Render every line of the items below as a numbered list, skipping blank lines and omitting the pictures.
--- start Dataset rows ---
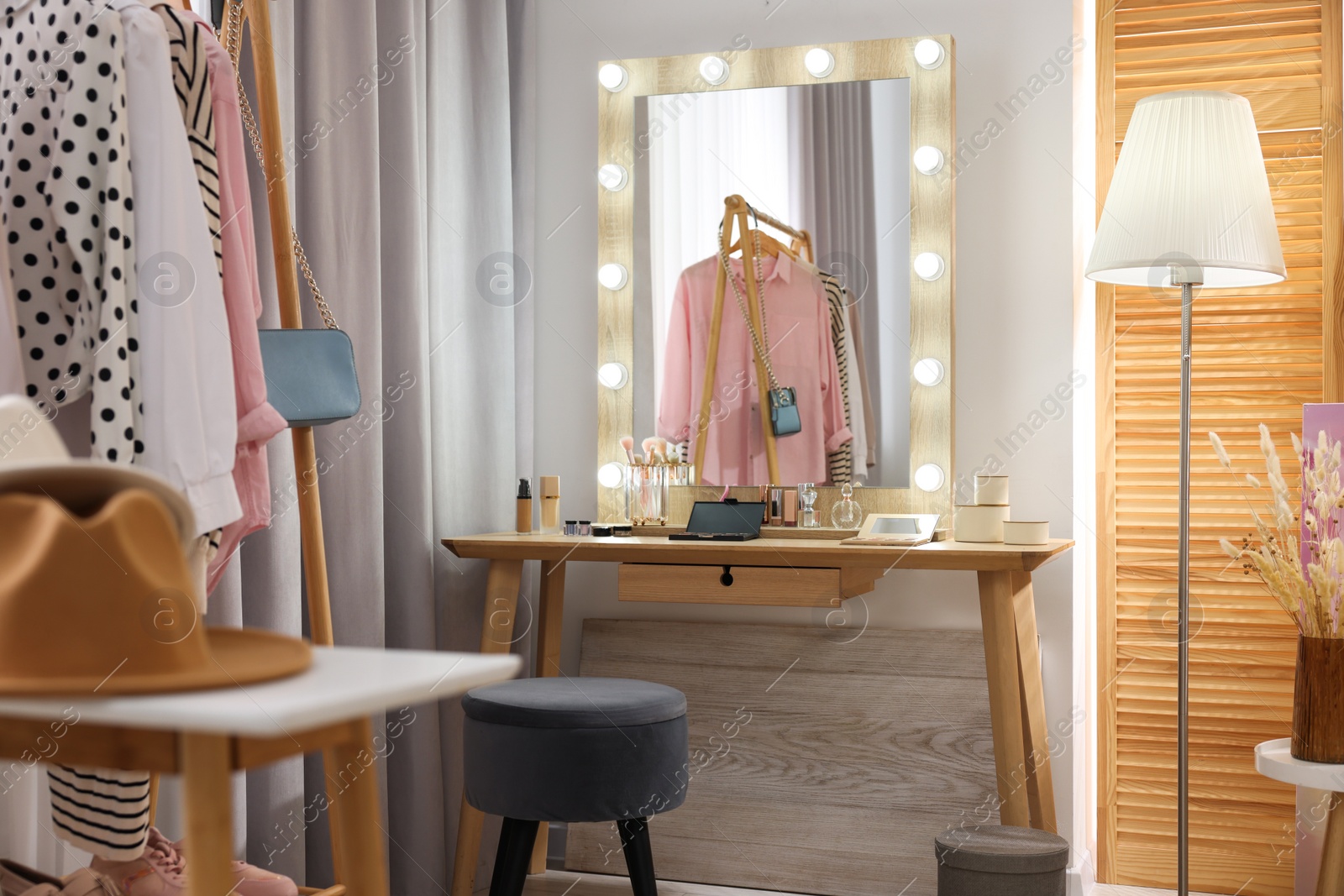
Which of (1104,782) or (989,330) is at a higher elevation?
(989,330)

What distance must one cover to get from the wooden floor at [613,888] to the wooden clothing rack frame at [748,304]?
947 mm

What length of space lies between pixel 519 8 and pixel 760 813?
2.05m

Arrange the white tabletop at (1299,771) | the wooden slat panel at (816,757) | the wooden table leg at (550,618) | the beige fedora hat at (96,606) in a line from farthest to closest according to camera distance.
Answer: the wooden table leg at (550,618) < the wooden slat panel at (816,757) < the white tabletop at (1299,771) < the beige fedora hat at (96,606)

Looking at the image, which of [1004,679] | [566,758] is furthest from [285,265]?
[1004,679]

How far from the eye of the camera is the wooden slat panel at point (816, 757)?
2.62m

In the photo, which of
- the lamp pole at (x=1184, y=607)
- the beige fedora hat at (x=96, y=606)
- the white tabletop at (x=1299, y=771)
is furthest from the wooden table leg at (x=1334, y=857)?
the beige fedora hat at (x=96, y=606)

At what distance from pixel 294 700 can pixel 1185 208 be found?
203cm

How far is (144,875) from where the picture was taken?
1.38 m

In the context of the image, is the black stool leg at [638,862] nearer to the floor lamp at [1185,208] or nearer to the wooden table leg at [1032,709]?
the wooden table leg at [1032,709]

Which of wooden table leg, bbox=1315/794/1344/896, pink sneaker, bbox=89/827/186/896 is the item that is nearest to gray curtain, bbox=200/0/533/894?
pink sneaker, bbox=89/827/186/896

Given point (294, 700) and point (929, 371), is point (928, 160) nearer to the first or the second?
point (929, 371)

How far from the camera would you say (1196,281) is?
2324 mm

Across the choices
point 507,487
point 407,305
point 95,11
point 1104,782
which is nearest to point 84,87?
point 95,11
--- end Dataset rows ---
* _Completed task_
1. Which of (1104,782) or (989,330) is at a higher elevation?
2. (989,330)
3. What distance must one cover to get from the wooden floor at [613,888] to the wooden clothing rack frame at [748,304]?
4. 947 mm
5. What length of space lies between pixel 519 8 and pixel 760 813?
6. 2.05m
7. Arrange the white tabletop at (1299,771) | the wooden slat panel at (816,757) | the wooden table leg at (550,618) | the beige fedora hat at (96,606) in a line from farthest to closest according to camera distance.
8. Answer: the wooden table leg at (550,618) < the wooden slat panel at (816,757) < the white tabletop at (1299,771) < the beige fedora hat at (96,606)
9. Looking at the image, which of [1004,679] | [566,758] is furthest from [285,265]?
10. [1004,679]
11. How far from the eye of the camera is the wooden slat panel at point (816, 757)?
12. 2.62m
13. In the photo, which of
14. - the lamp pole at (x=1184, y=607)
15. - the beige fedora hat at (x=96, y=606)
16. - the white tabletop at (x=1299, y=771)
17. is furthest from the wooden table leg at (x=1334, y=857)?
18. the beige fedora hat at (x=96, y=606)
19. At what distance from pixel 294 700 can pixel 1185 208 be found?
20. 203cm
21. How far is (144,875) from where the picture was taken?
22. 1.38 m
23. In the context of the image, is the black stool leg at [638,862] nearer to the floor lamp at [1185,208] or nearer to the wooden table leg at [1032,709]?
24. the wooden table leg at [1032,709]
25. Which of wooden table leg, bbox=1315/794/1344/896, pink sneaker, bbox=89/827/186/896 is the item that is nearest to gray curtain, bbox=200/0/533/894?
26. pink sneaker, bbox=89/827/186/896
27. Given point (294, 700) and point (929, 371), is point (928, 160) nearer to the first or the second?
28. point (929, 371)
29. How far from the camera would you say (1196,281) is?
30. 2324 mm
31. Across the choices
32. point 507,487
33. point 407,305
34. point 95,11
35. point 1104,782
36. which is nearest to point 84,87?
37. point 95,11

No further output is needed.